Commonwealth v. Ohle

Decision Date14 December 1983
Docket Number4 M.D. 1982.
Citation470 A.2d 61,503 Pa. 566
PartiesCOMMONWEALTH of Pennsylvania, Appellant, v. Charles W. OHLE and Ronald J. Jackson, Appellees.
CourtPennsylvania Supreme Court

Argued May 27, 1983. [Copyrighted Material Omitted] [Copyrighted Material Omitted]

Richard A. Lewis, Dist. Atty., William A. Behe Deputy Dist. Atty., Katherene Holtzinger, Harrisburg, for appellant.

Smith B. Gephart, Harrisburg, for appellees.

Before ROBERTS, C.J., and LARSEN, FLAHERTY, McDERMOTT, HUTCHINSON and ZAPPALA, JJ.

OPINION OF THE COURT

HUTCHINSON Justice.

The Commonwealth appeals by allowance Superior Court's orders reversing judgments of sentence Dauphin County Common Pleas imposed on appellees. Superior Court granted appellees a new trial after a jury convicted them of theft, and quashed additional indictments against appellee Ohle for bribery and conspiracy. [1] All these arose out of a kickback scheme involving Pennsylvania's former Secretary of Property and Supplies, Frank Hilton, who had the power to enter into insurance contracts on behalf of the Commonwealth. We vacate Superior Court's order and remand this record to it for further proceedings consistent with this opinion.

I

Appellees Charles W. Ohle and Ronald J. Jackson, officers of a New York insurance brokerage firm, were charged with three counts of theft by failure to make required disposition of funds to the insurance carrier which underwrote an auto fleet policy for the Commonwealth of Pennsylvania; bribery in official and political matters, and conspiracy to commit bribery in connection therewith. All these charges arose out of their participation in the Hilton kickback scheme.

• Collected data:

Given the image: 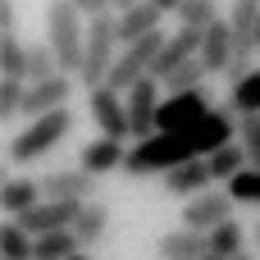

• Work to complete:
**a.** Rewrite the paragraph of the Commonwealth v. Ohle court opinion that begins "Appellees Charles W. Ohle and Ronald J. Jackson" as a short bulleted list that keeps its main facts.
**b.** Carry on the Commonwealth v. Ohle court opinion from its last sentence.

• Task-by-task answers:
**a.**
- Appellees: Charles W. Ohle and Ronald J. Jackson, officers of a New York insurance brokerage firm
- Theft: three counts of failing to make required disposition of funds to the insurance carrier that underwrote an auto fleet policy for the Commonwealth of Pennsylvania
- Bribery: in official and political matters
- Conspiracy: to commit that bribery
- Source: all charges arose from their part in the Hilton kickback scheme

**b.**
In June of 1977, they were tried jointly on the theft charges and convicted. In November, 1977, a joint trial on the bribery and conspiracy charges began. Jackson became ill and a mistrial was declared as to these charges against him. See supra n. 1. Ohle's trial continued. He was convicted of both bribery and conspiracy.

On the theft charges the trial court sentenced Ohle and Jackson to pay a fine of $1,000 and the costs of prosecution, to make restitution of $304,500 each to the Commonwealth and to terms of three to five years imprisonment. Ohle was also sentenced to pay a fine and serve a term of one to two years, concurrent with the theft sentence on the conspiracy charge; for bribery he received a $500 fine and six months to one year in prison, concurrent with his sentences for theft and conspiracy. All sentences were under our former Penal Code.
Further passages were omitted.